"Do nothing from selfish ambition or conceit, but in humility count others more significant than yourselves. Let each of you look not only to his own interests, but also to the interests of others. Have this mind among yourselves, which is yours in Christ Jesus, who, though he was in the form of God, did not count equality with God a thing to be grasped, but emptied himself, by taking the form of a servant, being born in the likeness of men. And being found in human form, he humbled himself by becoming obedient to the point of death, even death on a cross” (Philippians 2:3-8).

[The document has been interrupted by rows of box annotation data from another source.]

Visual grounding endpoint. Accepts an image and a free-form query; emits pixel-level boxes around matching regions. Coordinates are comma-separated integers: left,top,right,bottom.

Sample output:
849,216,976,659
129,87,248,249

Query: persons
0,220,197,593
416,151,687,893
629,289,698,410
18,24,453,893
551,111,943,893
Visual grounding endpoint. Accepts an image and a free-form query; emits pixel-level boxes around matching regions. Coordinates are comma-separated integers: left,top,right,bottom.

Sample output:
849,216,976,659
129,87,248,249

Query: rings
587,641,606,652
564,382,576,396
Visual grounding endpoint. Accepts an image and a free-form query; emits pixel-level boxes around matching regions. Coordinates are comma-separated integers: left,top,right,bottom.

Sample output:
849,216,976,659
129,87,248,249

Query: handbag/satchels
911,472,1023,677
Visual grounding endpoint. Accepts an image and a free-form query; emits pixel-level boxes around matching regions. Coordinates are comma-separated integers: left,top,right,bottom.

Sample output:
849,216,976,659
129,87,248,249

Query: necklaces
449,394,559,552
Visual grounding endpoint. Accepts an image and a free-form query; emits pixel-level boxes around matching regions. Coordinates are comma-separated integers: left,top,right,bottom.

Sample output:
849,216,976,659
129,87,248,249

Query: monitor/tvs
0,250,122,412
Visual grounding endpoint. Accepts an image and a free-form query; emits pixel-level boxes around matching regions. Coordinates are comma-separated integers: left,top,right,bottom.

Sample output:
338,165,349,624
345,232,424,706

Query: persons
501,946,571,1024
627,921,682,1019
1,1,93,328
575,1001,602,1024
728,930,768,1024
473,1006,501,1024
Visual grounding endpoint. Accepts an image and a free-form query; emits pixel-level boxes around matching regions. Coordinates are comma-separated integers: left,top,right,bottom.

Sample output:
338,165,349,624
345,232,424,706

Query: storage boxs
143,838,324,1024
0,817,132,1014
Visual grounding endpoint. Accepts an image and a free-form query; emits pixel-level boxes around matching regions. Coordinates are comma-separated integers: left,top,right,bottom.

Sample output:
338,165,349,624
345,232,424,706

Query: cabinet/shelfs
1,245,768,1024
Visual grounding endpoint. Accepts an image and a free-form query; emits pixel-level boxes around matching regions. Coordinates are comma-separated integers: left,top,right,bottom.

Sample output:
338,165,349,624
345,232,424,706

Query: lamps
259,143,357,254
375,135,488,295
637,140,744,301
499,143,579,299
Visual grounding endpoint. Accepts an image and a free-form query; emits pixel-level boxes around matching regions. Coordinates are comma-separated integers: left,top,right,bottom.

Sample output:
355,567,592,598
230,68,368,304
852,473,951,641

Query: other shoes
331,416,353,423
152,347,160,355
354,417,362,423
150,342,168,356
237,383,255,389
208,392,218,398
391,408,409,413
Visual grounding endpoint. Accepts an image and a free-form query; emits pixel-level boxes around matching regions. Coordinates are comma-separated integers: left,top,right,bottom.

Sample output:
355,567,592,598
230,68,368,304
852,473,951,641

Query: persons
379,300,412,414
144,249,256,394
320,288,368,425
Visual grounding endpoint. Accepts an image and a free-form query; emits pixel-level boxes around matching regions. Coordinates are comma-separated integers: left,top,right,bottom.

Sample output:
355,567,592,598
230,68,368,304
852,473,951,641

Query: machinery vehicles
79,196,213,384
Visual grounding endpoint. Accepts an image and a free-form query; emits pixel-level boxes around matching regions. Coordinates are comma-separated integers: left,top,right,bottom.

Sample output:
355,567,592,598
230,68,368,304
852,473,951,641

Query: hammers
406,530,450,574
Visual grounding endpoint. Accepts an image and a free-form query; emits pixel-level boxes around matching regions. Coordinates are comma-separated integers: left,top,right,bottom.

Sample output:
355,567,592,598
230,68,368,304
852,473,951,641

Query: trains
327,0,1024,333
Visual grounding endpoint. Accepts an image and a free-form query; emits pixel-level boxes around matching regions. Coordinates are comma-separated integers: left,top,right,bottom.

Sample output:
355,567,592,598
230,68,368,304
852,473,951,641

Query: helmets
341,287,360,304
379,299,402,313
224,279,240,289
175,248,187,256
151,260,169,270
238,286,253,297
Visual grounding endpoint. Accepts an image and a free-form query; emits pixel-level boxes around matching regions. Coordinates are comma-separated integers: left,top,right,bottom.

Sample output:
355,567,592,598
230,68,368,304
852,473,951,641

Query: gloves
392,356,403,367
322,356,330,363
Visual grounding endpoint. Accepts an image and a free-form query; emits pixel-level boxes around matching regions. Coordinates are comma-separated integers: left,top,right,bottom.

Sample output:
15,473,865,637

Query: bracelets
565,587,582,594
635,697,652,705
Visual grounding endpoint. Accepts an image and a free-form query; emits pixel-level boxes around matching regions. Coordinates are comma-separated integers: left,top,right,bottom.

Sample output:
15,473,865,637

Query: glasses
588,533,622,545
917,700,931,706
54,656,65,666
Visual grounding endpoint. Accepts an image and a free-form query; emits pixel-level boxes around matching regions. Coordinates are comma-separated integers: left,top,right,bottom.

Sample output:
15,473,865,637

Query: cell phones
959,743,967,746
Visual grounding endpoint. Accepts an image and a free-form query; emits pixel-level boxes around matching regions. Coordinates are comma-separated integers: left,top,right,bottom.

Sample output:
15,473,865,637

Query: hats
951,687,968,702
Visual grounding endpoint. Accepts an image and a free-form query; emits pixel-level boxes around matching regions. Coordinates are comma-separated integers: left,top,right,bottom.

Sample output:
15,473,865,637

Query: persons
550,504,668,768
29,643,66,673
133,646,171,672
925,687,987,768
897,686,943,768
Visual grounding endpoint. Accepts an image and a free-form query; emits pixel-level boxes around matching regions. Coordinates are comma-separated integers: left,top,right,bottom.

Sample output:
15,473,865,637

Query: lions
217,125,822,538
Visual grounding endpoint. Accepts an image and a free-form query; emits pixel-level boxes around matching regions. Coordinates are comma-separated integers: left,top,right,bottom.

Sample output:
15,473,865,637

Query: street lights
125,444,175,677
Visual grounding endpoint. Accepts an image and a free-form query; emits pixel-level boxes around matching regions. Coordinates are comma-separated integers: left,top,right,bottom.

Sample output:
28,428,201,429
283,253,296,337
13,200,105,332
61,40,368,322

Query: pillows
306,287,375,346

Two thousand years ago, the eternal God subjected Himself to utter humiliation, suffering violently at the hands of cruel, wicked men. They stripped Him of His clothing and hammered a crown of thorns into His skull; they spat upon His holy face and mocked the Sovereign King of all Creation. After goring His hands and feet with iron stakes, they hoisted Him up on the cross to hang in humiliation before a crowd of mocking onlookers and to die a slow, painful death through suffocation. And if you think the horrific physical suffering inflicted upon our Lord by mortal men was agonizing enough, it doesn't even hold a candle to the excruciating agony that Jesus Christ endured as the Father unleashed His burning wrath and indignation upon the Son with whom He had had eternally coexisted in loving fellowship.
But why should the Son of God endure such vicious torments for sins he never committed, and why should the Father so vengefully crush His beloved Son for guilt he never owned? Was it not for you, sinner, who formerly were dead in your sins and trespasses, following the course of this world, following the prince of the power of the air? Did you not formerly stand condemned before the Judge for a debt so exceedingly great that eternity itself would not suffice to pay for it? Indeed, was it not so that your sins could be atoned for, your redemption purchased, your forgiveness granted, your slavery to sin and death terminated, your eternity with the Saviour secured, that Jesus Christ shed his sacrificial, propitiatory blood on Calvary's cross?
In the Apostle Paul's letter to the Philippians, his primary concern is to encourage and exhort the believers to preserve and protect the unity of the body of Christ, the result of which is the sweet joy of spiritual fellowship instilled in their hearts, by fostering an attitude of humility after the example and pattern of our Lord Jesus Christ, who emptied himself by taking the form of a servant, being born in the likeness of men, and who humbled himself by becoming obedient to the point of death, even death on a cross. Concerning this attitude of humility, the Apostle Paul issues a negative command, followed by a positive one.
Negatively, the Scripture commands, "Do nothing from selfish ambition or conceit...," and, "Let each of you look not only to his own interests..." The lowly servant is not in the business of making a name for himself, seeking his own welfare, taking care of his own interests, or thinking too highly of himself, especially when such pursuits are to the detriment of the unity and general wellbeing of the body of Christ. Divisions and factions and parties usually arise within the local church when some arrogant troublemaker stirs up discord and strife within the congregation by aggressively disseminating his own controversial agenda or opinions.
Positively, the Scripture commands, "...but in humility consider others more significant than yourselves," and, "Let each of you look...also to the interests of others." The lowly servant lays down his own interests, preferences, and very self as a demonstration of sacrificial love for his fellow brothers and sisters in Christ. Considering himself to be of little worth, and finding inexpressible joy in serving the body of Christ, he surrenders his whole heart and his whole mind and his whole strength to humble service among God's people, following in the pattern of his humble Saviour, striving to meet both their material and spiritual needs.
Having contemplated the beautiful demonstration of lowly servanthood modeled by our humble Saviour, coupled with Scripture's command to follow in His pattern of servanthood, will you lay aside your own interests and clothe yourself with this kind of humility by serving others in the body of Christ? Will you take on this role of a lowly servant, as did your Lord and Saviour Jesus Christ, and in so doing, enjoy the sweetness of unified fellowship with the body of Christ?